[[ Selected passage, beginning ]]

Once a Thief Review: A Noticeable Step Back for Early 90s John Woo

Once a Thief (1991)
Once a Thief (1991)

Once a Thief is such an odd movie to drop right in the middle of John Woo’s run because it almost feels like the director responsible for A Better Tomorrow, The Killer, Bullet in the Head, and then soon after Hard Boiled woke up and decided he wanted to make something goofier, more romantic, and a whole lot less interested in the tragic guy-with-a-gun melodrama mode that made him one of the coolest directors alive in the first place.

And I don’t even mean that as some immediate knock against it, because in theory, I kind of like the idea of Woo loosening the tie a bit. Once a Thief is lighter on its feet, less operatic, less consumed with gang codes and brotherhood and men bleeding out while staring longingly at each other from across a church or a warehouse or whatever beautifully doomed space Woo has trapped them in this time. It’s more or less about three orphans who grew up together, became art thieves under the tutelage of an infamous crime boss who also doubles as their father figure, and then get wrapped up in a romantic caper involving a cursed French painting. That’s not nothing. There’s a movie in there. Maybe even a really fun one.

[[ Selected passage, end ]]

:: Exercise directions ::
In the Once a Thief review, what object is at the center of the romantic caper the three orphans get wrapped up in?

[[ Recorded information, beginning ]]

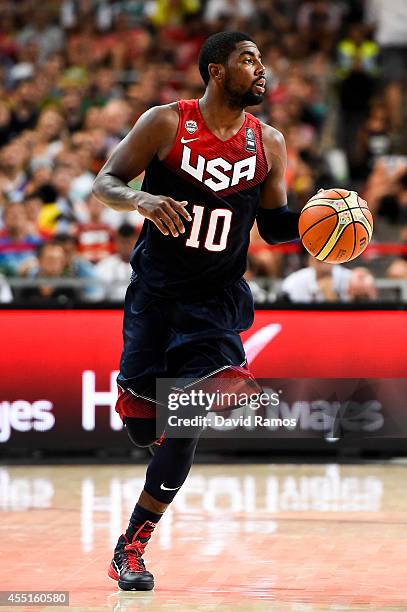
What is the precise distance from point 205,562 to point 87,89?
34.8ft

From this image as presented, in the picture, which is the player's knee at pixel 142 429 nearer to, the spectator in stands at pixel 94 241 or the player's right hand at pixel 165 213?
the player's right hand at pixel 165 213

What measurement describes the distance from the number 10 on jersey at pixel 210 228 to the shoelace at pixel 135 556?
1412 mm

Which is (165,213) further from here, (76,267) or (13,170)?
(13,170)

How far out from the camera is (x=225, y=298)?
228 inches

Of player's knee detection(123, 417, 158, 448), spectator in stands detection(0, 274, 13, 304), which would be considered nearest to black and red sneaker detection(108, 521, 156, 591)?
player's knee detection(123, 417, 158, 448)

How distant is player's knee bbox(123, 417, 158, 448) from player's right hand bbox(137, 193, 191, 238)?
1030mm

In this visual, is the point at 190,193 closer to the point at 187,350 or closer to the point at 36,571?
the point at 187,350

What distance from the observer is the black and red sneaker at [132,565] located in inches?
221

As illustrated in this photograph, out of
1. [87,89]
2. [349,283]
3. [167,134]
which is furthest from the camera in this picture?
[87,89]

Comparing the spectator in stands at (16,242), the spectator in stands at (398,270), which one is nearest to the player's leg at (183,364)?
the spectator in stands at (398,270)

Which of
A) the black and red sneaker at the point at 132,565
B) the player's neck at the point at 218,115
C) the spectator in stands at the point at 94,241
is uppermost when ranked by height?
the player's neck at the point at 218,115

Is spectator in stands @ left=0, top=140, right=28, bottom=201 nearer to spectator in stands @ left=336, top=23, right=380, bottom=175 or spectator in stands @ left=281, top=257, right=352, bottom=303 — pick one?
spectator in stands @ left=336, top=23, right=380, bottom=175

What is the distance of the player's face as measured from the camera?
220 inches

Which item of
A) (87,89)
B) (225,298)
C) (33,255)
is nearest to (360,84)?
(87,89)
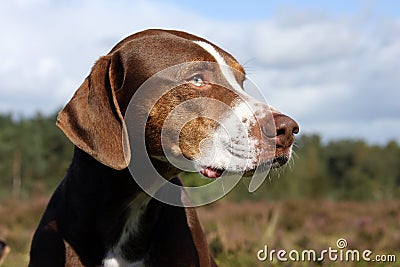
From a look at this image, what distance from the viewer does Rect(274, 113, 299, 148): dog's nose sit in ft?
11.8

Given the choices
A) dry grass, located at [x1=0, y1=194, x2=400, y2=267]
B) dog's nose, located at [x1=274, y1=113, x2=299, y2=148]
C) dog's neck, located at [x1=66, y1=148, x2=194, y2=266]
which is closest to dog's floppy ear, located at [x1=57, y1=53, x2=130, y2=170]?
dog's neck, located at [x1=66, y1=148, x2=194, y2=266]

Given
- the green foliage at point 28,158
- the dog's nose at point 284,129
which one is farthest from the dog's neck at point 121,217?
the green foliage at point 28,158

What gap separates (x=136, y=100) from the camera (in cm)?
406

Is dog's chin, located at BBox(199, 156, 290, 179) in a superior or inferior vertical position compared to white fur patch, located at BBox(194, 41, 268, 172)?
inferior

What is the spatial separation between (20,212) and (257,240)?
1110cm

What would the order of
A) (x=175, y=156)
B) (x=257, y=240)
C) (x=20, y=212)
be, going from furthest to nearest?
1. (x=20, y=212)
2. (x=257, y=240)
3. (x=175, y=156)

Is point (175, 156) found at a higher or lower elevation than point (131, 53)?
lower

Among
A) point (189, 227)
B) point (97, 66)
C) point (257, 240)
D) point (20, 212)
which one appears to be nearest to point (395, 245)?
point (257, 240)

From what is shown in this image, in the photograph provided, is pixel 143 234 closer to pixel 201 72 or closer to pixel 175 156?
pixel 175 156

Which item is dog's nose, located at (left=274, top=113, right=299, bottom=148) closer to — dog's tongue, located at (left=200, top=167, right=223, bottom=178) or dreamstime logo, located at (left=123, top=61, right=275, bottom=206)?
dreamstime logo, located at (left=123, top=61, right=275, bottom=206)

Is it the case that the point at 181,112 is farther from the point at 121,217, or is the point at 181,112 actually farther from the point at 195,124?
the point at 121,217

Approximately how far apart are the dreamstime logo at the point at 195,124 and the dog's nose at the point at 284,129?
0.16 feet

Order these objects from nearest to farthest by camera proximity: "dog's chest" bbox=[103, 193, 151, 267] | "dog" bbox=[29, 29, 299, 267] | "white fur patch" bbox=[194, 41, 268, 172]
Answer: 1. "white fur patch" bbox=[194, 41, 268, 172]
2. "dog" bbox=[29, 29, 299, 267]
3. "dog's chest" bbox=[103, 193, 151, 267]

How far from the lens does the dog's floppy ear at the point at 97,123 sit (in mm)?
3902
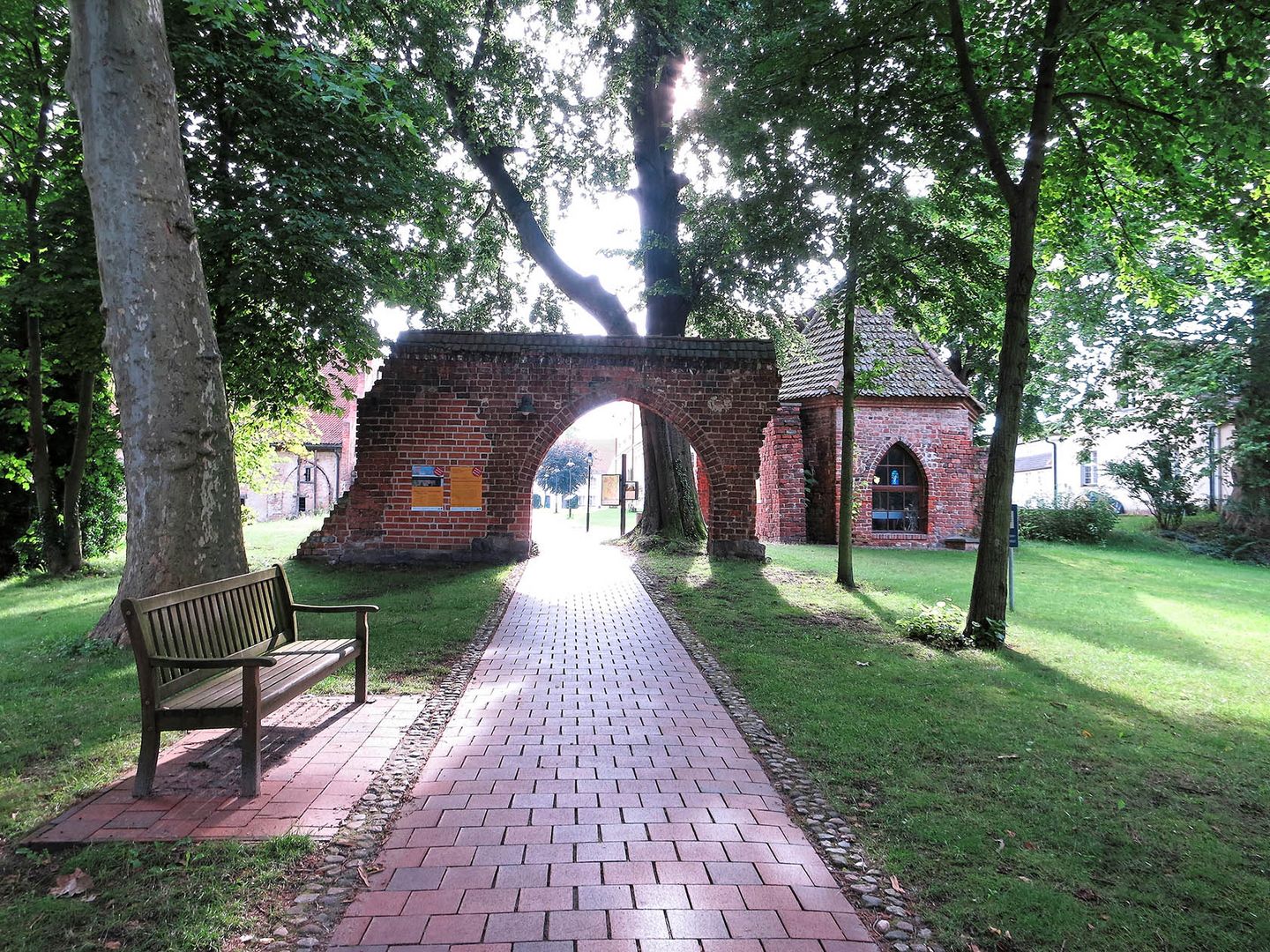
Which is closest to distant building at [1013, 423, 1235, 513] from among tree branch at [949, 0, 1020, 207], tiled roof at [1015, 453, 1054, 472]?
tiled roof at [1015, 453, 1054, 472]

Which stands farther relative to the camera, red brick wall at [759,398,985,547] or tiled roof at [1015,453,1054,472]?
tiled roof at [1015,453,1054,472]

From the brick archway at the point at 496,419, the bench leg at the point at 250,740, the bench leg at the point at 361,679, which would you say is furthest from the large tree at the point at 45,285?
the bench leg at the point at 250,740

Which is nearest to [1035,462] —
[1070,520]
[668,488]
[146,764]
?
[1070,520]

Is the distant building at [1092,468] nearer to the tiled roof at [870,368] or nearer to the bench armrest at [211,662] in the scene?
the tiled roof at [870,368]

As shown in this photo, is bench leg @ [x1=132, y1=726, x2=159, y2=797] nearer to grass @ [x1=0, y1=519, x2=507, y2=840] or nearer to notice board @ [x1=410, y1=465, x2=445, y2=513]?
grass @ [x1=0, y1=519, x2=507, y2=840]

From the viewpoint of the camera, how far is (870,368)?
61.4 feet

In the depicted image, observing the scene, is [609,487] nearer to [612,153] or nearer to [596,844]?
[612,153]

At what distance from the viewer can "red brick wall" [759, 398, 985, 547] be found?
19859mm

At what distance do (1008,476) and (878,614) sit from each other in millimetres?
2549

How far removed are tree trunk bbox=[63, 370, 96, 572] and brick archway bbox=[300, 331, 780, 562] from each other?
143 inches

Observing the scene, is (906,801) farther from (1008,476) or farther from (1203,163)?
(1203,163)

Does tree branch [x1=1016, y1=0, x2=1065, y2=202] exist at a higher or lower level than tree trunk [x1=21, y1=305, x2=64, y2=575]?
higher

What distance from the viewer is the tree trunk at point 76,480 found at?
456 inches

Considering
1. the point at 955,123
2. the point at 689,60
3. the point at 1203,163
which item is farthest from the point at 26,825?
the point at 689,60
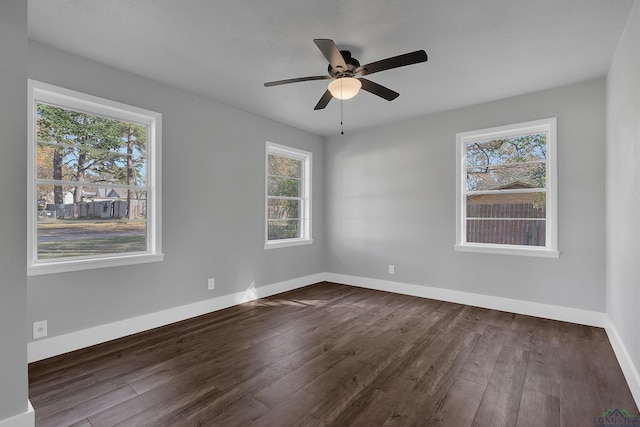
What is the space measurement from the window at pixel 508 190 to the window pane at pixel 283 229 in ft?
8.20

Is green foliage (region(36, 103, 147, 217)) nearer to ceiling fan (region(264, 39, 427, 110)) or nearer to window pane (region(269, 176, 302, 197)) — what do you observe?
ceiling fan (region(264, 39, 427, 110))

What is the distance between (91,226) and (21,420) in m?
1.73

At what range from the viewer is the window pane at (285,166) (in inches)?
188

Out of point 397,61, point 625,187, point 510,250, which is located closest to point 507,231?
Answer: point 510,250

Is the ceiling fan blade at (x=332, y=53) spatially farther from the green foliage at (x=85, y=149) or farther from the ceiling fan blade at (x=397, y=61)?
the green foliage at (x=85, y=149)

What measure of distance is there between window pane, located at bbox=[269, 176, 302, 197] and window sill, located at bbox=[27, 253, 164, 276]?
77.3 inches

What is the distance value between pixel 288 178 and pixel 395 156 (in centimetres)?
173

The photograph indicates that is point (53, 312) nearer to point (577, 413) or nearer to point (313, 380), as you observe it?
point (313, 380)

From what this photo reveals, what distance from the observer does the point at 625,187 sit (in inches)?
92.4

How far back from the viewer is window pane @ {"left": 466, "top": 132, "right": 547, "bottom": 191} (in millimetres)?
3717

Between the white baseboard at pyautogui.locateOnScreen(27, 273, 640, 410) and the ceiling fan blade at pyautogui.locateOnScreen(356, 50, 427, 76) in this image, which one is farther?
the white baseboard at pyautogui.locateOnScreen(27, 273, 640, 410)

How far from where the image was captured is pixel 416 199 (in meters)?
4.55

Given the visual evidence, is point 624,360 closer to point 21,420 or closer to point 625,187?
point 625,187

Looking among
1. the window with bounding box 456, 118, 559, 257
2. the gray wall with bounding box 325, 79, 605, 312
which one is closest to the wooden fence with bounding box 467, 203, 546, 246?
the window with bounding box 456, 118, 559, 257
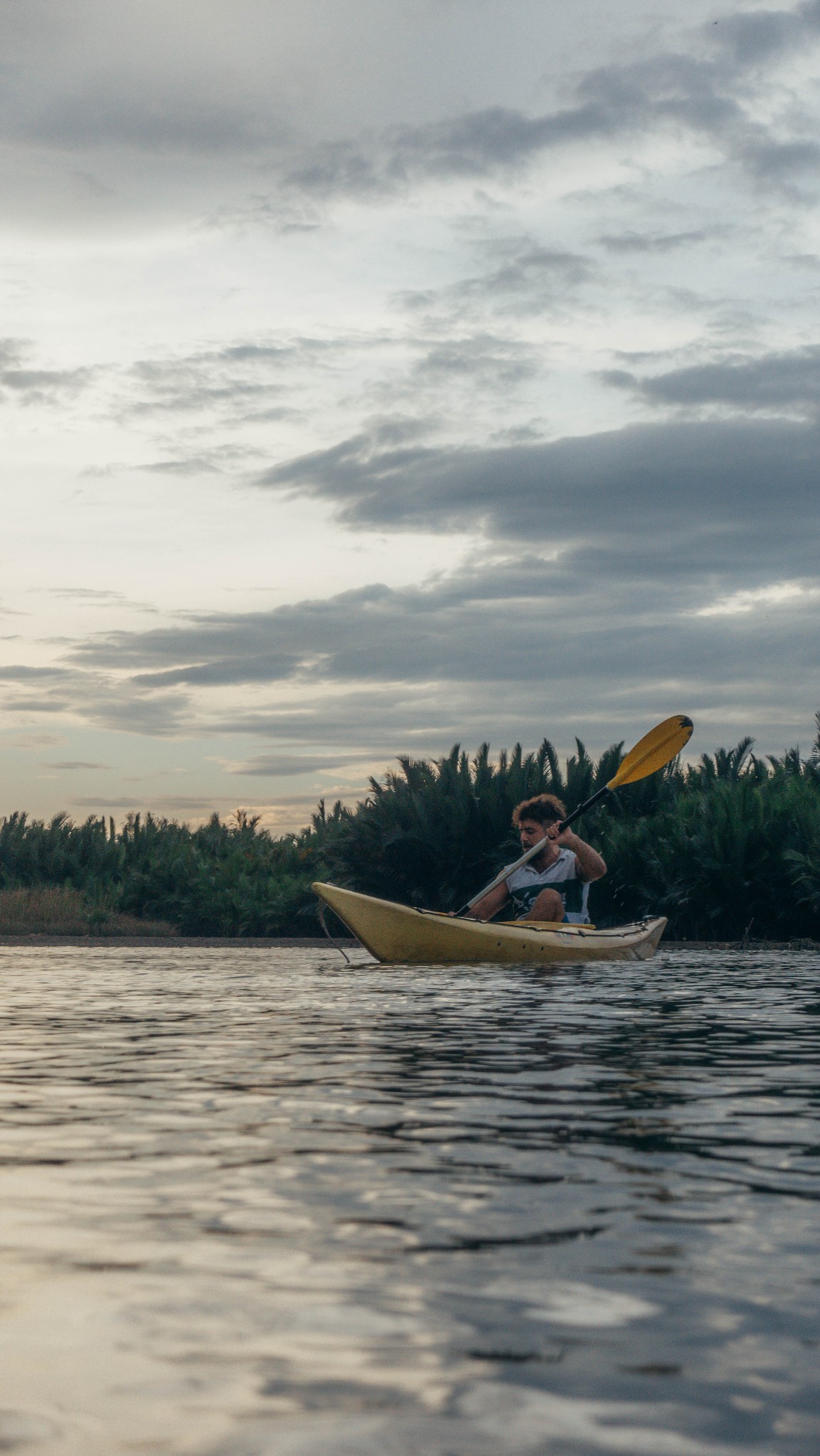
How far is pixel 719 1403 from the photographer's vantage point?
2.34m

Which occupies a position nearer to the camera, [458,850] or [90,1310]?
[90,1310]

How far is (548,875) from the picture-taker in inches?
590

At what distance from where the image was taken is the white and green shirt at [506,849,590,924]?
587 inches

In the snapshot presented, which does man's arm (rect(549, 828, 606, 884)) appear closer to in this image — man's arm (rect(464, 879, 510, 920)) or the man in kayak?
the man in kayak

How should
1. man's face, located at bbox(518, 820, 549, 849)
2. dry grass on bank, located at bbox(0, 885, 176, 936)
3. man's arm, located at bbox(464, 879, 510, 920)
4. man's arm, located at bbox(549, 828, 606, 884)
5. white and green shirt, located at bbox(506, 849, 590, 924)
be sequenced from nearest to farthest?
man's face, located at bbox(518, 820, 549, 849)
man's arm, located at bbox(549, 828, 606, 884)
white and green shirt, located at bbox(506, 849, 590, 924)
man's arm, located at bbox(464, 879, 510, 920)
dry grass on bank, located at bbox(0, 885, 176, 936)

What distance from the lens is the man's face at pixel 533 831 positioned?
47.5 feet

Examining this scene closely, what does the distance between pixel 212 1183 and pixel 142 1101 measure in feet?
4.99

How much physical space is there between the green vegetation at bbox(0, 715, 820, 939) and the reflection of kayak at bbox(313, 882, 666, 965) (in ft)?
13.8

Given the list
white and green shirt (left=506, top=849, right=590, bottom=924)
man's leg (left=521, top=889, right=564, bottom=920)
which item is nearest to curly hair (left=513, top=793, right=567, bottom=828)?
white and green shirt (left=506, top=849, right=590, bottom=924)

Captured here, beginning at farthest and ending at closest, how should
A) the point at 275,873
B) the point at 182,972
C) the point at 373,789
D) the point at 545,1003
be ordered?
the point at 275,873
the point at 373,789
the point at 182,972
the point at 545,1003

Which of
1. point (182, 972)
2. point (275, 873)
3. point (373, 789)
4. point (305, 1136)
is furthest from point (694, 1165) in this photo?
point (275, 873)

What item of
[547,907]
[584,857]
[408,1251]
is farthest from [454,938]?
[408,1251]

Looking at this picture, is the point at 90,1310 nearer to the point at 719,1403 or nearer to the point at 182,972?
the point at 719,1403

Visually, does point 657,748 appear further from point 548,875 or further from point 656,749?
point 548,875
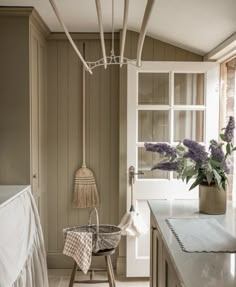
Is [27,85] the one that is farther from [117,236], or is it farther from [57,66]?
[117,236]

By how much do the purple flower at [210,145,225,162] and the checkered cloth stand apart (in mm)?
1114

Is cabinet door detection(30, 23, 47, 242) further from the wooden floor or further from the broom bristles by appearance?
the wooden floor

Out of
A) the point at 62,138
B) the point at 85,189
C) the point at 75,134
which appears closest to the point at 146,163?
the point at 85,189

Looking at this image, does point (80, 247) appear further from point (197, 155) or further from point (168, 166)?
point (197, 155)

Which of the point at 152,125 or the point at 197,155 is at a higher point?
the point at 152,125

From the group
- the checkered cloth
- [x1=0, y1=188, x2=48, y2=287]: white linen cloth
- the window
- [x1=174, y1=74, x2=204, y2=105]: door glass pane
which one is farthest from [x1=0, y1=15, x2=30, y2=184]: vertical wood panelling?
the window

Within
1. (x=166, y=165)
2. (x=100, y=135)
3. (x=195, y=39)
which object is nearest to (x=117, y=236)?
(x=166, y=165)

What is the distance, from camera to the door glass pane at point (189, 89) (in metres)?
3.40

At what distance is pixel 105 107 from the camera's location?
3.65 m

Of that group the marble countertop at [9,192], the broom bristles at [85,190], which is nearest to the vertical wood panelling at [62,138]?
the broom bristles at [85,190]

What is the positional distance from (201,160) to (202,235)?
20.4 inches

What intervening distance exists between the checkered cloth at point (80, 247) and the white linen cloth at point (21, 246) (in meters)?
0.24

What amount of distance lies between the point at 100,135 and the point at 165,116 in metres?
0.66

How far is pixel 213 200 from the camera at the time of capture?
2.15m
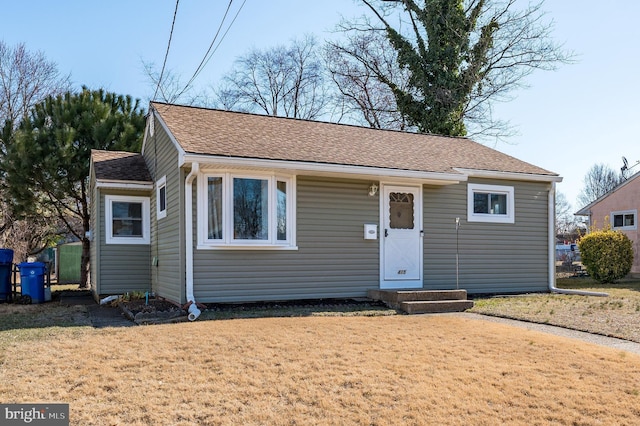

[[ Recorded information, end ]]

:: Finished exercise ::
A cursed French painting.